Tu es devenue l’Éden spirituel, plus sacré et plus divin que l’ancien. Dans le premier habitait l’Adam « terrestre », en toi c’est le Seigneur « venu du ciel. » (1Co 15,47)
L’arche t’a préfigurée, elle qui sauva le germe de la seconde création : car tu enfantas le Christ, le salut du monde, qui a submergé le péché et apaisé ses flots.
D’avance c’est toi que le buisson a dépeinte, que les tables écrites par Dieu ont dessinée, que l’arche de la loi a racontée ; c’est toi que l’urne d’or, le candélabre, la table, « le rameau d’Aaron qui avait fleuri » (He 9,4 ; Nb 17,23) ont manifestement préfigurée. De toi en effet est né celui qui est la flamme de la divinité, « la définition et l’expression du Père », la manne délicieuse et céleste, le nom innommé « qui est au-dessus de tout nom », la lumière éternelle et inaccessible (1 Tm 6,16), « le pain de vie » venu du ciel, le fruit récolté sans travail : de toi il est sorti corporellement.
____________________
TÂCHE DEMANDÉE A: Indiquez si chacune des affirmations suivantes concorde avec le texte présenté, en répondant par oui ou par non et en citant mot pour mot les termes du texte qui tranchent. (i) L’arche a sauvé le germe de la seconde création. (ii) L’Adam terrestre habitait dans le nouvel Éden spirituel. (iii) Parmi les figures citées se trouve une urne d’argent.
TÂCHE DEMANDÉE B: Reproduisez sans rien changer tout le passage du texte présenté qui va de « L’arche t’a préfigurée, elle » jusqu’à « est sorti corporellement. ».
TÂCHE DEMANDÉE C: Reprenez le texte sur l’Éden spirituel et ses préfigurations à la suite de sa dernière phrase, et poursuivez-le.

[Données stockées]
____________________
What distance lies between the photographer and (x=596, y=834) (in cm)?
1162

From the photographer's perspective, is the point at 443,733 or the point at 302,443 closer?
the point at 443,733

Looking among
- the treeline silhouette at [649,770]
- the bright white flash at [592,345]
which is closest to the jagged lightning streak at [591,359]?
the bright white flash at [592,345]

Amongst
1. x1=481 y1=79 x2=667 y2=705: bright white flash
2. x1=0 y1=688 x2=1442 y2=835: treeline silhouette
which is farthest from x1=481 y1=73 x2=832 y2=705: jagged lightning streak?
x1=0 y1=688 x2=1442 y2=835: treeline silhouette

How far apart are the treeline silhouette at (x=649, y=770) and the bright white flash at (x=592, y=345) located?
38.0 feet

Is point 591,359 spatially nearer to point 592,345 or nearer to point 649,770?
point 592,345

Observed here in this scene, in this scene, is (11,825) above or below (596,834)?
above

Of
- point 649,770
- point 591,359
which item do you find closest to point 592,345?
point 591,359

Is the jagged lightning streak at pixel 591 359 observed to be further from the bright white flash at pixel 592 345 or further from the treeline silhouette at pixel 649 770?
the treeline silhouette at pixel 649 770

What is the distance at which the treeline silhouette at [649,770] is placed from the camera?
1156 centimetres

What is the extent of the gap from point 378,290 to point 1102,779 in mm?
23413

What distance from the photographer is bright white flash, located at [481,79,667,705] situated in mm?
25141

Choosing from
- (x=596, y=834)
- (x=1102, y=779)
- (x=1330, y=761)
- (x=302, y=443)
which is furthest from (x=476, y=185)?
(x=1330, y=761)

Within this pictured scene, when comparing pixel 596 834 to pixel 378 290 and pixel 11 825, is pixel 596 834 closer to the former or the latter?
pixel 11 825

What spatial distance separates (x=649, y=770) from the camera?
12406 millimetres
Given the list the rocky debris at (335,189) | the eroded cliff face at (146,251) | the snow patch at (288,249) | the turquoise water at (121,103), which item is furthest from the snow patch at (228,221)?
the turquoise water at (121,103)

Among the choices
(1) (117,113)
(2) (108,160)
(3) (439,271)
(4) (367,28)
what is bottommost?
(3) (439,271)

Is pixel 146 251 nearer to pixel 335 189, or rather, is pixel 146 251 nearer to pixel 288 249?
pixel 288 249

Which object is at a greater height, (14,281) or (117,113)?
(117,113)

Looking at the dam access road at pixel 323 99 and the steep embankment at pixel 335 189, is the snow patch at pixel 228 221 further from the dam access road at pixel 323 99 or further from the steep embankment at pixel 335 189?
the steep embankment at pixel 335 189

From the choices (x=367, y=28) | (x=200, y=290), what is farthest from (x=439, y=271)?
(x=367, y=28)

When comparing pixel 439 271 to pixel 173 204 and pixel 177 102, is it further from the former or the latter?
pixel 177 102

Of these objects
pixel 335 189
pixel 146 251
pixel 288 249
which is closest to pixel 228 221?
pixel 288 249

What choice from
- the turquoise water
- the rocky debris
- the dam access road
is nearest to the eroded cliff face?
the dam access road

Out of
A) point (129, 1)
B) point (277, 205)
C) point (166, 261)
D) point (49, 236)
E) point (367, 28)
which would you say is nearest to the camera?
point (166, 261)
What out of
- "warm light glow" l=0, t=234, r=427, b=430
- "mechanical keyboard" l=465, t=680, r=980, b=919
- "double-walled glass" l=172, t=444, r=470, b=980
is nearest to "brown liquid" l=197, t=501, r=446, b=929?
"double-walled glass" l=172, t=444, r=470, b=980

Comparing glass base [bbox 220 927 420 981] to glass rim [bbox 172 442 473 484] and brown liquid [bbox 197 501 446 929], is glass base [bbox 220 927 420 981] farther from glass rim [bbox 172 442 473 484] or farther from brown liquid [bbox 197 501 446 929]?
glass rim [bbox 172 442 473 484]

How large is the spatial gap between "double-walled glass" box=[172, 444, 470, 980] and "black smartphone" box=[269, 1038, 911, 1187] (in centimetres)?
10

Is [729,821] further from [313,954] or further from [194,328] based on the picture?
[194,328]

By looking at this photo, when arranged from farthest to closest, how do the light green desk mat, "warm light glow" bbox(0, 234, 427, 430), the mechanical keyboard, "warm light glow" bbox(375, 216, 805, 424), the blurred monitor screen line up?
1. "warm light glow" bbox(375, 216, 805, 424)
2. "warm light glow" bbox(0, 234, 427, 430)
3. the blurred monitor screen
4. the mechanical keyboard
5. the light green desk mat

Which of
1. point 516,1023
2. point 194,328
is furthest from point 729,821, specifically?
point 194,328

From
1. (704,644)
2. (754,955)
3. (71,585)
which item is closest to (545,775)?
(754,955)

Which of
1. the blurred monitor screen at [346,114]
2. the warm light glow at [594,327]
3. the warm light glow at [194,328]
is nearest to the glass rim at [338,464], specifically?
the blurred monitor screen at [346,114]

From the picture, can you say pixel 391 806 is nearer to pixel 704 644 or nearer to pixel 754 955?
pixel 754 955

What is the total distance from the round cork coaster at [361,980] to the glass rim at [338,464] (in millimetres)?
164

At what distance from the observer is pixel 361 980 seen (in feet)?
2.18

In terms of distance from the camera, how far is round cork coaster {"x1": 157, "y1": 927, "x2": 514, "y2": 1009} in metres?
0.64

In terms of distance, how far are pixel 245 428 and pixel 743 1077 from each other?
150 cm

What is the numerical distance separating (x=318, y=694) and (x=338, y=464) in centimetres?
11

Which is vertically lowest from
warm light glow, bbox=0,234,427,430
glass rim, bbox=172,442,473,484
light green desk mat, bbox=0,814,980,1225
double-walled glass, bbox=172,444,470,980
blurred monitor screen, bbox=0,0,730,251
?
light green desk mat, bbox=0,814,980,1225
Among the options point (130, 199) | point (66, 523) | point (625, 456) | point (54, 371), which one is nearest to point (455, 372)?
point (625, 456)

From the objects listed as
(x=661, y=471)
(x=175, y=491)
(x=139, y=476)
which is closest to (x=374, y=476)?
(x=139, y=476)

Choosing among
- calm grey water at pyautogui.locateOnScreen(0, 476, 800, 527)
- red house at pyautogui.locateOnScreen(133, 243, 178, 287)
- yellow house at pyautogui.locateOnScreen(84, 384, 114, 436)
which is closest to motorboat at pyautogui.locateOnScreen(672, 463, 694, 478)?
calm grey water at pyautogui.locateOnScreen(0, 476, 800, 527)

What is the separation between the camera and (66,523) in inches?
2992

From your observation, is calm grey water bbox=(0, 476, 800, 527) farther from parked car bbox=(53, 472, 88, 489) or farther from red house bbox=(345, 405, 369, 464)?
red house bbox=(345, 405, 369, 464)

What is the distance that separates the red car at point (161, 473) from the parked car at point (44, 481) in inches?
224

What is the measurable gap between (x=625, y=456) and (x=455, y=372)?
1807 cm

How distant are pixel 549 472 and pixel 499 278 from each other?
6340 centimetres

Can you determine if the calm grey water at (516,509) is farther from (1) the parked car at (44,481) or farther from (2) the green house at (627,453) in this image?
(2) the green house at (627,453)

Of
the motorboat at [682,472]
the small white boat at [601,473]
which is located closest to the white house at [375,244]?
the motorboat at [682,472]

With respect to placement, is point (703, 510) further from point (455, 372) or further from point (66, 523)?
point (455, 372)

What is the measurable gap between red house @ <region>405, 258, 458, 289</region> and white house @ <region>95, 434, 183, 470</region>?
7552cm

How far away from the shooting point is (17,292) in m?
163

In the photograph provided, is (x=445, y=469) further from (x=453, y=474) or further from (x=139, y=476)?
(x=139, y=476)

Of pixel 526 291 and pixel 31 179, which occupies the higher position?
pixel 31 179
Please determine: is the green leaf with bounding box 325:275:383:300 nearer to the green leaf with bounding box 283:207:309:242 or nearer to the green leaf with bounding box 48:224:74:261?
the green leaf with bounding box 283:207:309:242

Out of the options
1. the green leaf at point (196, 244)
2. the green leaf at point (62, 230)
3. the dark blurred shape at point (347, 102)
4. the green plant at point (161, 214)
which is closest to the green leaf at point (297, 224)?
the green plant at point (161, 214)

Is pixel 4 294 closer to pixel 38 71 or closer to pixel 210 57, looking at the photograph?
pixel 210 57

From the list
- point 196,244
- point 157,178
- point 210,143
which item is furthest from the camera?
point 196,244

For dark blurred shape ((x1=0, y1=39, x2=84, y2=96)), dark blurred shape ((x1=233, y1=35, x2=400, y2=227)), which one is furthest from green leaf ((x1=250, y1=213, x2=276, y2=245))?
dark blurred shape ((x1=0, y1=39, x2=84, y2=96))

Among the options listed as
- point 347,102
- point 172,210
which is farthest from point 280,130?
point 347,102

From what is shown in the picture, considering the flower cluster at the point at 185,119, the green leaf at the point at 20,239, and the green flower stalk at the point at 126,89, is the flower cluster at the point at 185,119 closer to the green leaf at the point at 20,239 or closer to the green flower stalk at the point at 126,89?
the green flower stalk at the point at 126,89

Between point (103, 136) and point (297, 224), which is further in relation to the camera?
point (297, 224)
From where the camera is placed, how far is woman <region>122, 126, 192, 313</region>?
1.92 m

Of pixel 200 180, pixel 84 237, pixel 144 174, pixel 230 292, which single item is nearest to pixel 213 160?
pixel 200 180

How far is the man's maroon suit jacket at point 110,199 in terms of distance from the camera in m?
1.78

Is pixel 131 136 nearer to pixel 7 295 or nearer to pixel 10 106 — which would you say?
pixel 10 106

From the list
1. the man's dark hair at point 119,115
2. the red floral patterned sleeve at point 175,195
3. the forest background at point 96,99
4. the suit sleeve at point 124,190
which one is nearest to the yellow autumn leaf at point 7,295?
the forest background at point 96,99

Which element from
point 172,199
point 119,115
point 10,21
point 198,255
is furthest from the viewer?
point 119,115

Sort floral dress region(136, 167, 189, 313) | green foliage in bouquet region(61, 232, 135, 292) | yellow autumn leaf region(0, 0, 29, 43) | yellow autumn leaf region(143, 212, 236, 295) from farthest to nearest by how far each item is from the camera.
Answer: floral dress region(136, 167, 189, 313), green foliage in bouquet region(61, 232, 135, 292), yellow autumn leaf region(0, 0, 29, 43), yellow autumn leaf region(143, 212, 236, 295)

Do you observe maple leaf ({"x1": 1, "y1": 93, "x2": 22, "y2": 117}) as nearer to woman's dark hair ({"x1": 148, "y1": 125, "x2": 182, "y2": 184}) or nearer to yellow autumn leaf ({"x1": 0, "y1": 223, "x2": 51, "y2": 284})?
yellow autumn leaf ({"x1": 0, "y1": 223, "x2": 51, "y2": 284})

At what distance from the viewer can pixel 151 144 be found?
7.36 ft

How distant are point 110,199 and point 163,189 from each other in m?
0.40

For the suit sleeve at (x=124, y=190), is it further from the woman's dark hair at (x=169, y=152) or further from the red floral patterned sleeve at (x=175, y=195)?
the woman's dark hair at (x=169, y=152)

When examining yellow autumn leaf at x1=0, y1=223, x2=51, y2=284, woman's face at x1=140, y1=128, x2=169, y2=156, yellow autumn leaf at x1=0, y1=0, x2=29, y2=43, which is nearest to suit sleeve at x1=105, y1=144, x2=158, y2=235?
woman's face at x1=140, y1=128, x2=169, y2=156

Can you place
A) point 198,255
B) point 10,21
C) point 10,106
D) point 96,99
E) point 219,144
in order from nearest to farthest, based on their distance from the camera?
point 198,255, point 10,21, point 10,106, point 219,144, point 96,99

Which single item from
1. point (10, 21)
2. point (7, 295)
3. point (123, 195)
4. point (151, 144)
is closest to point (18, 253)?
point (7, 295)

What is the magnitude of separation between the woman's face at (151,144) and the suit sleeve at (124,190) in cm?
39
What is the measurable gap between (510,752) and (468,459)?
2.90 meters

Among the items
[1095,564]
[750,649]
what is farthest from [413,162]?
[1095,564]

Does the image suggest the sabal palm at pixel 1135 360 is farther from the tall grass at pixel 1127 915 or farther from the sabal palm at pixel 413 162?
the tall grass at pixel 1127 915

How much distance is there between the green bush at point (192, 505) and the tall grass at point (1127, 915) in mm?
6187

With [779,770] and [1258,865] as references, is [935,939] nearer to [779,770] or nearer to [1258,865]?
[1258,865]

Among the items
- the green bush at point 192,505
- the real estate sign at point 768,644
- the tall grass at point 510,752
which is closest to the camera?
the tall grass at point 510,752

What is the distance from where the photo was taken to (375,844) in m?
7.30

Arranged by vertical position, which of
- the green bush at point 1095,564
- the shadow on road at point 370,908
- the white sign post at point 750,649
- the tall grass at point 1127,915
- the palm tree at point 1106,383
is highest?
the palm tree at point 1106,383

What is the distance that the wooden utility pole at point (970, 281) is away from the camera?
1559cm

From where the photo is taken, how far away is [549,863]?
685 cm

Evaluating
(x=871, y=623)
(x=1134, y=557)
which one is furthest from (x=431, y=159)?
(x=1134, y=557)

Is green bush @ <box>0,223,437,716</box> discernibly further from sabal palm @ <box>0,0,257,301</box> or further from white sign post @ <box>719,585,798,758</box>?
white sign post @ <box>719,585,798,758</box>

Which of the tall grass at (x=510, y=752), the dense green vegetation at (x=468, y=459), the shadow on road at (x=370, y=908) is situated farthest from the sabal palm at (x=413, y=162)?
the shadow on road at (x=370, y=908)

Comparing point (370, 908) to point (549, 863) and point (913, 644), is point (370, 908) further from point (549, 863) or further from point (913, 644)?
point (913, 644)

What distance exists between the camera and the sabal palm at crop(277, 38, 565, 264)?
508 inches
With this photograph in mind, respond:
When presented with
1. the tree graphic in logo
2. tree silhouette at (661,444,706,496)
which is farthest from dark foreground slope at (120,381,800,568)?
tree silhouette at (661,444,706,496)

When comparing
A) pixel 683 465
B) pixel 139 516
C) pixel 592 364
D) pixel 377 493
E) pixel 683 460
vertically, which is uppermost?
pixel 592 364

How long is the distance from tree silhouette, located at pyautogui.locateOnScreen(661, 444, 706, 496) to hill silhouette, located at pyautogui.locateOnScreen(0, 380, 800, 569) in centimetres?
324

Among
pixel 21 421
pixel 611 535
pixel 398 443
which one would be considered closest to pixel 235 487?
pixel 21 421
____________________
RÉPONSE ATTENDUE A:
(i) Oui : “L’arche t’a préfigurée, elle qui sauva le germe de la seconde création”.
(ii) Non : “Dans le premier habitait l’Adam « terrestre », en toi c’est le Seigneur « venu du ciel. »”.
(iii) Non : “c’est toi que l’urne d’or, le candélabre, la table, « le rameau d’Aaron qui avait fleuri » (He 9,4 ; Nb 17,23) ont manifestement préfigurée”.

RÉPONSE ATTENDUE B:
L’arche t’a préfigurée, elle qui sauva le germe de la seconde création : car tu enfantas le Christ, le salut du monde, qui a submergé le péché et apaisé ses flots.
D’avance c’est toi que le buisson a dépeinte, que les tables écrites par Dieu ont dessinée, que l’arche de la loi a racontée ; c’est toi que l’urne d’or, le candélabre, la table, « le rameau d’Aaron qui avait fleuri » (He 9,4 ; Nb 17,23) ont manifestement préfigurée. De toi en effet est né celui qui est la flamme de la divinité, « la définition et l’expression du Père », la manne délicieuse et céleste, le nom innommé « qui est au-dessus de tout nom », la lumière éternelle et inaccessible (1 Tm 6,16), « le pain de vie » venu du ciel, le fruit récolté sans travail : de toi il est sorti corporellement.

RÉPONSE ATTENDUE C:
N’est-ce point toi que désignait d’avance la fournaise au feu mêlé de rosée et de flamme (Da 3,49 ; Da 3,50), image du feu divin qui vint habiter en toi ?
La tente d’Abraham est de toi un présage très manifeste : car à Dieu le Verbe, venu habiter en ton sein comme sous la tente, la nature humaine a offert le pain cuit sous la cendre (Gn 18,6), c’est-à-dire les prémices d’elle-même à partir de ton sang très pur, cuites et transformées en pain par le feu divin, subsistantes dans sa personne, et servant vraiment de nourriture à un corps vivifié par une âme raisonnable et intelligente.
J’allais omettre l’échelle de Jacob. Quoi donc ? N’est-il pas clair pour chacun qu’elle a tracé d’avance et montré ton image ? Comme Jacob vit le ciel réuni à la terre par les extrémités de l’échelle, et par elle les anges descendre et monter, et Celui qui est réellement le fort et l’invincible engager avec lui une lutte symbolique (Gn 28,12 ; Gn 32,25) ; ainsi toi-même, tu es devenue la médiatrice et l’échelle par laquelle Dieu est descendu vers nous et a pris sur lui la faiblesse de notre substance, l’embrassant et se l’unissant étroitement ; et il a fait de l’homme un esprit qui voit Dieu (Gn 32,31) ; par-là tu as rapproché ce qui était désuni. Et ainsi les anges descendaient vers lui, pour le servir comme leur Dieu et leur maître, cl les hommes de leur côté, embrassant une vie angélique, sont élevés au ciel.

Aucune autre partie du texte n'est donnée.